By Shlomo Cesana, Israel Hayom—
Former Foreign Ministry Director General Dore Gold and Israeli Ambassador to the U.K. Mark Regev spoke at the House of Commons in London on Tuesday at an event called “Refuting Balfour’s Detractors.”
The event comes 99 years after British Foreign Secretary Lord Arthur James Balfour wrote his historic letter stating that his government views “with favor the establishment in Palestine of a national home for the Jewish people.”
Gold, who has resumed his work as president of the Jerusalem Center for Public Affairs, attacked the Palestinian efforts to cast the letter in a negative light.
“The campaign waged by Hamas and the Palestinian Authority against the Balfour Declaration is part of the political warfare waged against the State of Israel; it is unacceptable that groups that are associated with Hamas are allowed to use the British Parliament as a venue for undermining the legitimacy of the State of Israel,” Dore said, referring to a event held in the House of Lords in October.
During that event, a pro-Palestinian group accused of having links to Hamas announced the relaunch of the Balfour Apology Campaign, “which asks the U.K. government to officially apologize for its past colonial crimes in Palestine.”
Gold said that the “ongoing attacks on the Balfour Declaration are part of the continued Palestinian refusal to accept the rights of the Jewish people, including the right to have a national home. The Palestinian leadership’s opposition to the Balfour Declaration shows once again that it seeks to do the exact opposite .”
Media figures and members of parliament took part in the event Tuesday, as did Professor Andrew Roberts, a historian and journalist, and Alan Baker, the former Israeli ambassador to Canada who served as legal adviser to the Foreign Ministry. Baker said the Balfour Declaration was a “seminal legal document that cannot nullified or apologized for.” He further stressed that “the Oslo Accords include an article that mentions the historical and legitimate rights of the other side, and therefore the Palestinians are now hypocritical .”

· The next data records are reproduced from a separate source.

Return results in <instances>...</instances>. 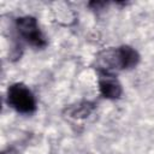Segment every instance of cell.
<instances>
[{
  "instance_id": "obj_3",
  "label": "cell",
  "mask_w": 154,
  "mask_h": 154,
  "mask_svg": "<svg viewBox=\"0 0 154 154\" xmlns=\"http://www.w3.org/2000/svg\"><path fill=\"white\" fill-rule=\"evenodd\" d=\"M99 89L100 93L103 97L106 99H119L122 95V85L113 78H111V76H105L103 78L100 79L99 82Z\"/></svg>"
},
{
  "instance_id": "obj_1",
  "label": "cell",
  "mask_w": 154,
  "mask_h": 154,
  "mask_svg": "<svg viewBox=\"0 0 154 154\" xmlns=\"http://www.w3.org/2000/svg\"><path fill=\"white\" fill-rule=\"evenodd\" d=\"M7 102L20 113H32L36 109V100L31 90L23 83H14L8 87Z\"/></svg>"
},
{
  "instance_id": "obj_2",
  "label": "cell",
  "mask_w": 154,
  "mask_h": 154,
  "mask_svg": "<svg viewBox=\"0 0 154 154\" xmlns=\"http://www.w3.org/2000/svg\"><path fill=\"white\" fill-rule=\"evenodd\" d=\"M17 30L20 36L31 46L36 48H43L47 45V41L40 30L37 22L31 16L20 17L17 19Z\"/></svg>"
},
{
  "instance_id": "obj_4",
  "label": "cell",
  "mask_w": 154,
  "mask_h": 154,
  "mask_svg": "<svg viewBox=\"0 0 154 154\" xmlns=\"http://www.w3.org/2000/svg\"><path fill=\"white\" fill-rule=\"evenodd\" d=\"M118 54H119V61H120V69L122 70L132 69L138 64L140 55L130 46H120V47H118Z\"/></svg>"
},
{
  "instance_id": "obj_5",
  "label": "cell",
  "mask_w": 154,
  "mask_h": 154,
  "mask_svg": "<svg viewBox=\"0 0 154 154\" xmlns=\"http://www.w3.org/2000/svg\"><path fill=\"white\" fill-rule=\"evenodd\" d=\"M93 109H94V105L91 102L83 101L75 106H71L69 108V114L72 118H85L91 113Z\"/></svg>"
}]
</instances>
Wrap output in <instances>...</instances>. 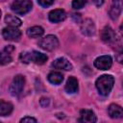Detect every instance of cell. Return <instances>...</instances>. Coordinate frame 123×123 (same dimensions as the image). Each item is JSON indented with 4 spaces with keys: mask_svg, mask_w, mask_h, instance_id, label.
Masks as SVG:
<instances>
[{
    "mask_svg": "<svg viewBox=\"0 0 123 123\" xmlns=\"http://www.w3.org/2000/svg\"><path fill=\"white\" fill-rule=\"evenodd\" d=\"M113 84L114 78L111 75H102L95 82L97 90L103 96H108L110 94L113 87Z\"/></svg>",
    "mask_w": 123,
    "mask_h": 123,
    "instance_id": "obj_1",
    "label": "cell"
},
{
    "mask_svg": "<svg viewBox=\"0 0 123 123\" xmlns=\"http://www.w3.org/2000/svg\"><path fill=\"white\" fill-rule=\"evenodd\" d=\"M19 59L23 63H30L31 62L37 64H43L47 60L48 57L40 52L32 51V52H22L19 55Z\"/></svg>",
    "mask_w": 123,
    "mask_h": 123,
    "instance_id": "obj_2",
    "label": "cell"
},
{
    "mask_svg": "<svg viewBox=\"0 0 123 123\" xmlns=\"http://www.w3.org/2000/svg\"><path fill=\"white\" fill-rule=\"evenodd\" d=\"M32 6L33 3L31 0H13L11 9L17 14H25L31 11Z\"/></svg>",
    "mask_w": 123,
    "mask_h": 123,
    "instance_id": "obj_3",
    "label": "cell"
},
{
    "mask_svg": "<svg viewBox=\"0 0 123 123\" xmlns=\"http://www.w3.org/2000/svg\"><path fill=\"white\" fill-rule=\"evenodd\" d=\"M38 45L40 48L46 50V51H53L58 48L59 46V40L56 36L53 35H48L45 37L41 38L38 42Z\"/></svg>",
    "mask_w": 123,
    "mask_h": 123,
    "instance_id": "obj_4",
    "label": "cell"
},
{
    "mask_svg": "<svg viewBox=\"0 0 123 123\" xmlns=\"http://www.w3.org/2000/svg\"><path fill=\"white\" fill-rule=\"evenodd\" d=\"M24 85H25L24 76L16 75L13 78V80H12L11 86H10V93L12 96H18L22 92V90L24 88Z\"/></svg>",
    "mask_w": 123,
    "mask_h": 123,
    "instance_id": "obj_5",
    "label": "cell"
},
{
    "mask_svg": "<svg viewBox=\"0 0 123 123\" xmlns=\"http://www.w3.org/2000/svg\"><path fill=\"white\" fill-rule=\"evenodd\" d=\"M2 36L7 40L17 41V40H19V38L21 37V32L16 27H11V26H9V27L3 29Z\"/></svg>",
    "mask_w": 123,
    "mask_h": 123,
    "instance_id": "obj_6",
    "label": "cell"
},
{
    "mask_svg": "<svg viewBox=\"0 0 123 123\" xmlns=\"http://www.w3.org/2000/svg\"><path fill=\"white\" fill-rule=\"evenodd\" d=\"M111 64H112V59L111 56L108 55L98 57L94 61V66L100 70H108L111 68Z\"/></svg>",
    "mask_w": 123,
    "mask_h": 123,
    "instance_id": "obj_7",
    "label": "cell"
},
{
    "mask_svg": "<svg viewBox=\"0 0 123 123\" xmlns=\"http://www.w3.org/2000/svg\"><path fill=\"white\" fill-rule=\"evenodd\" d=\"M101 38H102V40L104 42L111 44V43L115 42V40H116V35H115L114 31L110 26H106L101 31Z\"/></svg>",
    "mask_w": 123,
    "mask_h": 123,
    "instance_id": "obj_8",
    "label": "cell"
},
{
    "mask_svg": "<svg viewBox=\"0 0 123 123\" xmlns=\"http://www.w3.org/2000/svg\"><path fill=\"white\" fill-rule=\"evenodd\" d=\"M81 32L83 35L87 36V37L93 36L95 34V25L93 21L89 18L85 19L81 24Z\"/></svg>",
    "mask_w": 123,
    "mask_h": 123,
    "instance_id": "obj_9",
    "label": "cell"
},
{
    "mask_svg": "<svg viewBox=\"0 0 123 123\" xmlns=\"http://www.w3.org/2000/svg\"><path fill=\"white\" fill-rule=\"evenodd\" d=\"M122 12V0H112L111 9L109 11L110 17L113 20L117 19Z\"/></svg>",
    "mask_w": 123,
    "mask_h": 123,
    "instance_id": "obj_10",
    "label": "cell"
},
{
    "mask_svg": "<svg viewBox=\"0 0 123 123\" xmlns=\"http://www.w3.org/2000/svg\"><path fill=\"white\" fill-rule=\"evenodd\" d=\"M52 66L56 69H62V70H71L72 69V64L71 62L66 60L65 58H58L52 62Z\"/></svg>",
    "mask_w": 123,
    "mask_h": 123,
    "instance_id": "obj_11",
    "label": "cell"
},
{
    "mask_svg": "<svg viewBox=\"0 0 123 123\" xmlns=\"http://www.w3.org/2000/svg\"><path fill=\"white\" fill-rule=\"evenodd\" d=\"M97 118L95 113L91 110H82L80 111V122H86V123H94L96 122Z\"/></svg>",
    "mask_w": 123,
    "mask_h": 123,
    "instance_id": "obj_12",
    "label": "cell"
},
{
    "mask_svg": "<svg viewBox=\"0 0 123 123\" xmlns=\"http://www.w3.org/2000/svg\"><path fill=\"white\" fill-rule=\"evenodd\" d=\"M49 20L53 23H58V22H61V21H63L66 17V13L63 10H54V11H51L49 12Z\"/></svg>",
    "mask_w": 123,
    "mask_h": 123,
    "instance_id": "obj_13",
    "label": "cell"
},
{
    "mask_svg": "<svg viewBox=\"0 0 123 123\" xmlns=\"http://www.w3.org/2000/svg\"><path fill=\"white\" fill-rule=\"evenodd\" d=\"M108 113L111 118H121L123 115V111L119 105L111 104L108 108Z\"/></svg>",
    "mask_w": 123,
    "mask_h": 123,
    "instance_id": "obj_14",
    "label": "cell"
},
{
    "mask_svg": "<svg viewBox=\"0 0 123 123\" xmlns=\"http://www.w3.org/2000/svg\"><path fill=\"white\" fill-rule=\"evenodd\" d=\"M78 88H79V86H78V80L71 76L67 79V82H66V85H65V90L67 93H75L78 91Z\"/></svg>",
    "mask_w": 123,
    "mask_h": 123,
    "instance_id": "obj_15",
    "label": "cell"
},
{
    "mask_svg": "<svg viewBox=\"0 0 123 123\" xmlns=\"http://www.w3.org/2000/svg\"><path fill=\"white\" fill-rule=\"evenodd\" d=\"M12 110H13L12 104H11L10 102L0 100V116H7L11 114Z\"/></svg>",
    "mask_w": 123,
    "mask_h": 123,
    "instance_id": "obj_16",
    "label": "cell"
},
{
    "mask_svg": "<svg viewBox=\"0 0 123 123\" xmlns=\"http://www.w3.org/2000/svg\"><path fill=\"white\" fill-rule=\"evenodd\" d=\"M44 33V30L42 27L40 26H33L31 28H29L27 30V35L28 37H32V38H37V37H40Z\"/></svg>",
    "mask_w": 123,
    "mask_h": 123,
    "instance_id": "obj_17",
    "label": "cell"
},
{
    "mask_svg": "<svg viewBox=\"0 0 123 123\" xmlns=\"http://www.w3.org/2000/svg\"><path fill=\"white\" fill-rule=\"evenodd\" d=\"M48 81L51 83V84H54V85H60L62 80H63V76L61 72H57V71H53V72H50L48 74Z\"/></svg>",
    "mask_w": 123,
    "mask_h": 123,
    "instance_id": "obj_18",
    "label": "cell"
},
{
    "mask_svg": "<svg viewBox=\"0 0 123 123\" xmlns=\"http://www.w3.org/2000/svg\"><path fill=\"white\" fill-rule=\"evenodd\" d=\"M5 22L11 27H16L17 28V27L21 26V20L12 14H7L5 16Z\"/></svg>",
    "mask_w": 123,
    "mask_h": 123,
    "instance_id": "obj_19",
    "label": "cell"
},
{
    "mask_svg": "<svg viewBox=\"0 0 123 123\" xmlns=\"http://www.w3.org/2000/svg\"><path fill=\"white\" fill-rule=\"evenodd\" d=\"M12 61L11 55L7 52H0V65H5L10 63Z\"/></svg>",
    "mask_w": 123,
    "mask_h": 123,
    "instance_id": "obj_20",
    "label": "cell"
},
{
    "mask_svg": "<svg viewBox=\"0 0 123 123\" xmlns=\"http://www.w3.org/2000/svg\"><path fill=\"white\" fill-rule=\"evenodd\" d=\"M86 2H87V0H73L72 1V8L75 10L82 9L86 4Z\"/></svg>",
    "mask_w": 123,
    "mask_h": 123,
    "instance_id": "obj_21",
    "label": "cell"
},
{
    "mask_svg": "<svg viewBox=\"0 0 123 123\" xmlns=\"http://www.w3.org/2000/svg\"><path fill=\"white\" fill-rule=\"evenodd\" d=\"M55 0H37L38 4L41 6V7H44V8H47L49 6H51L53 3H54Z\"/></svg>",
    "mask_w": 123,
    "mask_h": 123,
    "instance_id": "obj_22",
    "label": "cell"
},
{
    "mask_svg": "<svg viewBox=\"0 0 123 123\" xmlns=\"http://www.w3.org/2000/svg\"><path fill=\"white\" fill-rule=\"evenodd\" d=\"M39 103H40V106L43 107V108H46L49 106V103H50V100L49 98H46V97H41L40 100H39Z\"/></svg>",
    "mask_w": 123,
    "mask_h": 123,
    "instance_id": "obj_23",
    "label": "cell"
},
{
    "mask_svg": "<svg viewBox=\"0 0 123 123\" xmlns=\"http://www.w3.org/2000/svg\"><path fill=\"white\" fill-rule=\"evenodd\" d=\"M20 122L21 123H25V122H33V123H36L37 122V119L34 118V117H30V116H26V117H23L22 119H20Z\"/></svg>",
    "mask_w": 123,
    "mask_h": 123,
    "instance_id": "obj_24",
    "label": "cell"
},
{
    "mask_svg": "<svg viewBox=\"0 0 123 123\" xmlns=\"http://www.w3.org/2000/svg\"><path fill=\"white\" fill-rule=\"evenodd\" d=\"M13 50H14V47H13L12 45H8V46H6L5 49H4V51L7 52V53H9V54H11V52H12Z\"/></svg>",
    "mask_w": 123,
    "mask_h": 123,
    "instance_id": "obj_25",
    "label": "cell"
},
{
    "mask_svg": "<svg viewBox=\"0 0 123 123\" xmlns=\"http://www.w3.org/2000/svg\"><path fill=\"white\" fill-rule=\"evenodd\" d=\"M93 3L96 7H100L104 4V0H93Z\"/></svg>",
    "mask_w": 123,
    "mask_h": 123,
    "instance_id": "obj_26",
    "label": "cell"
},
{
    "mask_svg": "<svg viewBox=\"0 0 123 123\" xmlns=\"http://www.w3.org/2000/svg\"><path fill=\"white\" fill-rule=\"evenodd\" d=\"M0 18H1V11H0Z\"/></svg>",
    "mask_w": 123,
    "mask_h": 123,
    "instance_id": "obj_27",
    "label": "cell"
},
{
    "mask_svg": "<svg viewBox=\"0 0 123 123\" xmlns=\"http://www.w3.org/2000/svg\"><path fill=\"white\" fill-rule=\"evenodd\" d=\"M0 1H6V0H0Z\"/></svg>",
    "mask_w": 123,
    "mask_h": 123,
    "instance_id": "obj_28",
    "label": "cell"
}]
</instances>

The event was chaired by Michael Gove, a member of parliament and a former justice minister, who called for moving the British Embassy to Jerusalem and recognizing the city as Israel’s capital. This is the first public statement to that effect from a Conservative member of parliament. “Let’s be clear, anti-Zionism is anti-Semitism; Britain must stand for the State of Israel,” Gove said, according to the Jerusalem Center for Public Affairs.